Staying close to the line is a trick learned long ago by the mighty Volkswagen group. Having started very much on the wrong side of the tracks they soon discovered a permanent way of winning friends and influencing people - by manufacturing definitive examples in each market sector - from the first-class, inter-city Audi A8 to the goods wagon LT and Transporter vans.

So when Mercedes-Benz cleverly identified a unique market and branched out with the OO-gauge A-Class it was inevitable that their German rivals would follow suit. The result is the Audi A2 - a sort of mega-mini with potential to side-line the rival Mercedes-Benz and the upstart Toyota Yaris Verso.

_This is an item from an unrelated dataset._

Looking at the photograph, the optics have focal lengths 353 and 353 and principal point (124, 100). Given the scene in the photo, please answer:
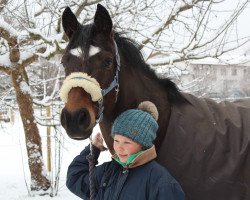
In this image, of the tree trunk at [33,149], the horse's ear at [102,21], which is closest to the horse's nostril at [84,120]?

Audi refer to the A2 as their 'vision of the future' and point to the aluminium bodyshell and space-frame construction, the latter harking back to Ferry Porsche's Cisitalia racing car of the late '40's and more recently the flagship A8 range. The upshot of this lightweight cladding and construction is a kerb weight of just 895 kilograms - some 43 per cent less than the weight of a similar car built using conventional pressed steel. Not surprisingly, the A2 is the lightest car in its sector, with consequent savings in fuel consumption and emissions. In addition, aluminium is easily recycled - so the whole-life costs, in environmental terms, are considerably less than an equivalent steel car.

But the novelty doesn't end with the construction process. The so-called 'Space Floor Concept', with its split-level floor means that the rear foot-well is lower than the front. Cynics might call the arrangement 'sit up and beg' but most A2 customers are likely to be too young to remember the ubiquitous Ford Popular E93A for which the phrase was first coined. To quote Audi, the arrangement 'liberates considerably more interior space and maximises comfort for the rear seat passengers'. In simple terms, it means that the legs of rear occupants point down rather than forward enabling a quartet to fit comfortably into a pint pot.

And pint pot it is. At just 3.82 metres long and 1.67 metres wide, the A2 is shorter than the Skoda Fabia yet perceptibly roomier. The stubby, gopher-like bonnet helps although this causes a slight offset to the left of the foot pedals, which became increasingly less noticeable the more time I spent behind the wheel.